Second, currencies played an important role as an escape valve in the early days of Asia’s post-crisis adjustment process. As the region moved from hard exchange-rate pegs to floating rates, Asian currencies plunged – with drops against the dollar ranging from 28% in South Korea and roughly 37% in Thailand, Malaysia, and the Philippines to almost 80% in Indonesia.
Finally, there is no substitute for restructuring. In Asia in the late 1990’s, measures aimed at the financial sector dominated IMF-imposed structural adjustment programs, but there were also programs that focused on tax and expenditure reforms, corporate governance, privatization, and business-debt restructuring. While not all of these programs were implemented in strict compliance with IMF conditionality, they played a key role in promoting significant improvements in Asian competitiveness.
None of these lessons should be lost on either Europe or the US. While individual countries obviously lack currency flexibility in a monetary union – one of Europe’s most obvious and important differences from Asia in the late 1990’s – there is nothing to prevent a depreciation of the euro from boosting pan-regional competitiveness. The same, of course, is true of the US dollar.
But no country – or group of countries, in Europe’s case – has ever devalued its way back to prosperity. So Asia’s structural lessons are equally important to the developed world. Indeed, Germany’s economy is out-competing and out-growing the rest of Europe, largely owing to labour-market reforms and deregulation. The same medicine might prove equally beneficial to the rest of Europe – to say nothing of the US, which faces a major competitiveness challenge of its own.

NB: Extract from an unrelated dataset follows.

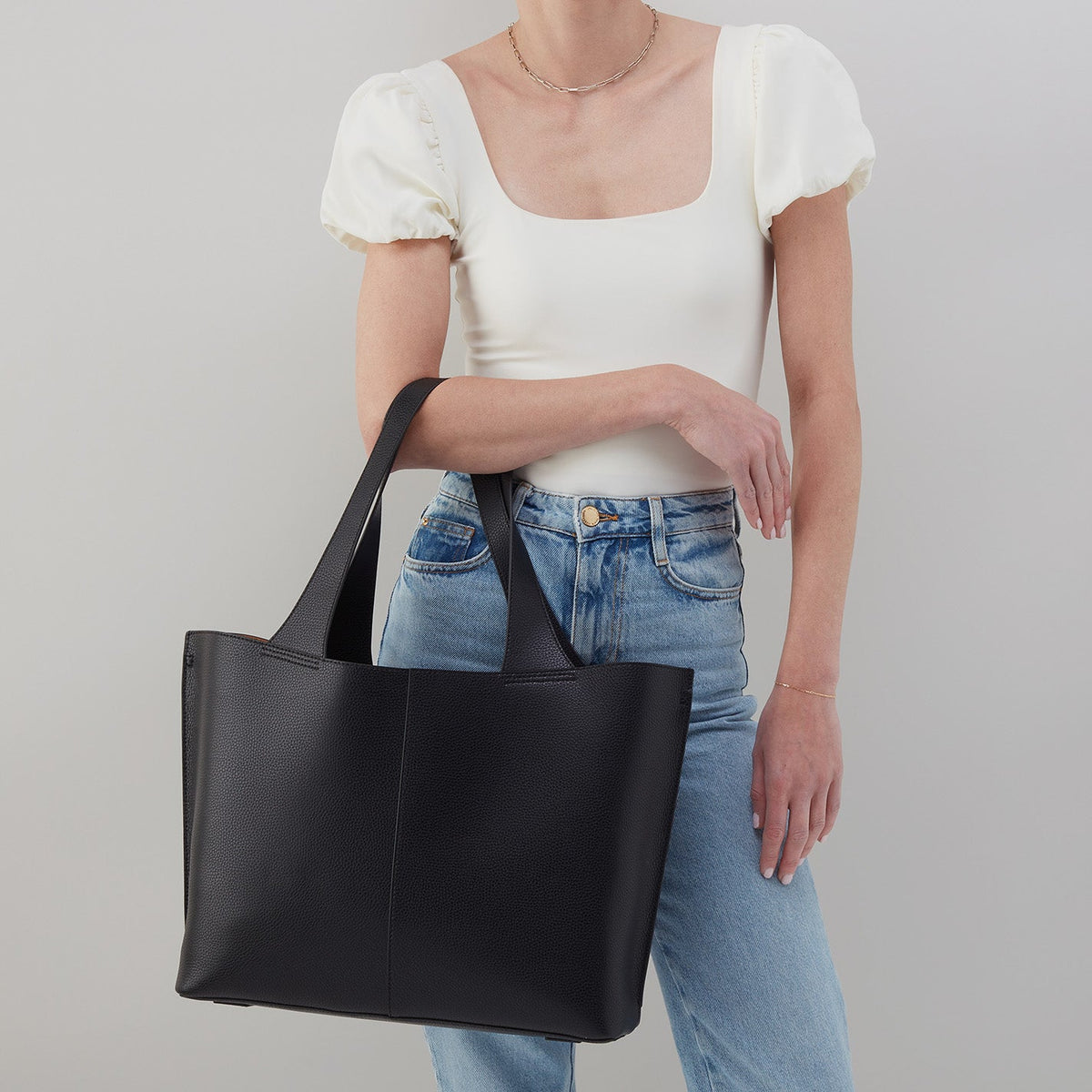 HOBO Vida Large Tote in Micro Pebbled Leather - Black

In the end, Asia’s developing economies had no choice but to accept draconian measures as the price of bailouts in the late 1990’s. It remains to be seen if rich developed countries are willing to take the same route. Two decades ago, in their book Changing Fortunes, Paul Volcker and Toyo Gyohten underscored the glaring double standard of crisis resolution: “When the [International Monetary] Fund consults with a poor and weak country, the country gets in line. When it consults with a strong country, the Fund gets in line.”
Perhaps that is the key lesson from the Asian crisis of the late 1990’s: austerity can work. But its success or failure ultimately boils down to power politics – namely, a resolution of the tension between short-term palliatives and the commitment to a long-term strategy. That’s where the battle still rages in the West.